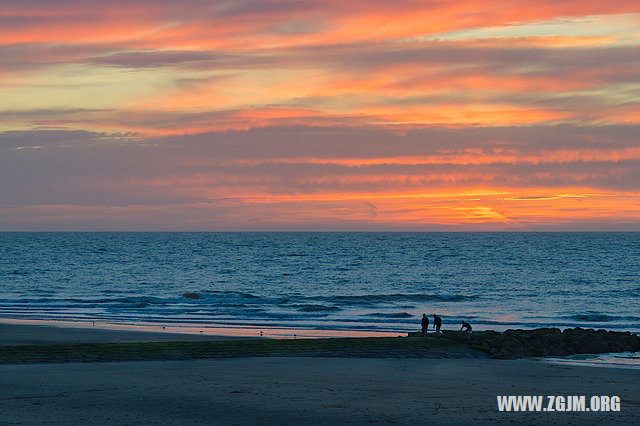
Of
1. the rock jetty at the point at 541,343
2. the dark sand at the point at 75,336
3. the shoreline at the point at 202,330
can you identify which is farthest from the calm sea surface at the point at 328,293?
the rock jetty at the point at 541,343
-------------------------
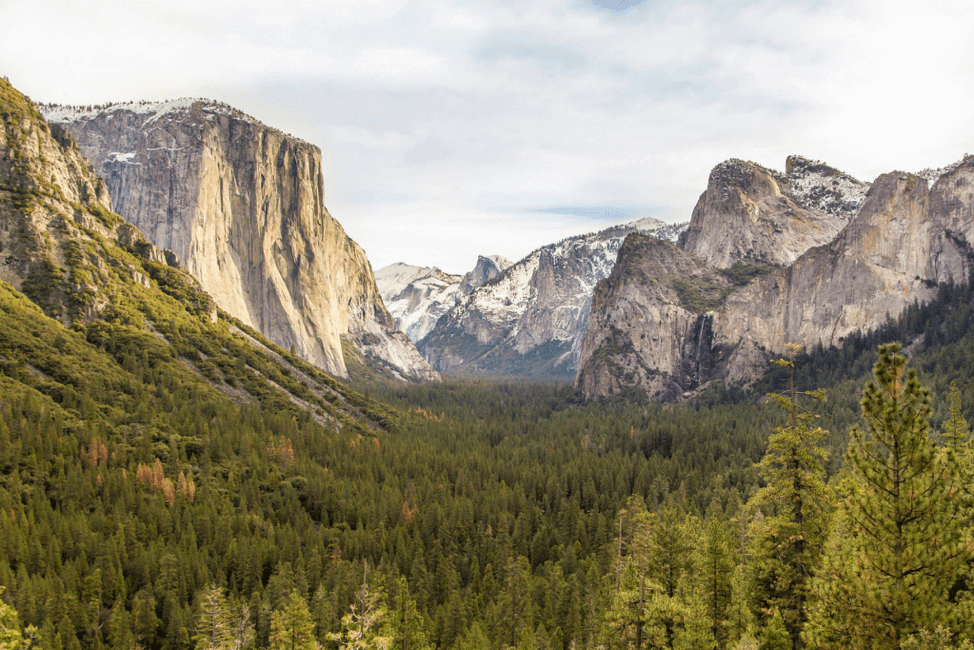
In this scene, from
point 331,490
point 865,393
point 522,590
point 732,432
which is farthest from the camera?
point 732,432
-------------------------
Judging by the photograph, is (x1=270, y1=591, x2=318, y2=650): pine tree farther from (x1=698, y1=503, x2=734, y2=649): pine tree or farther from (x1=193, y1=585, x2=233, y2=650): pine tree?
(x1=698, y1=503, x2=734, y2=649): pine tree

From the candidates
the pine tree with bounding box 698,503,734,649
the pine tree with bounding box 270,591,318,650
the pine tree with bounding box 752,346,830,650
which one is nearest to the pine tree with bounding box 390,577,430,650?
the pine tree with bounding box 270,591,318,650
-------------------------
## Set task
How many lines of the listing above contain the string "point"? Case matters. Reply with the number alone.

## Answer to the problem
10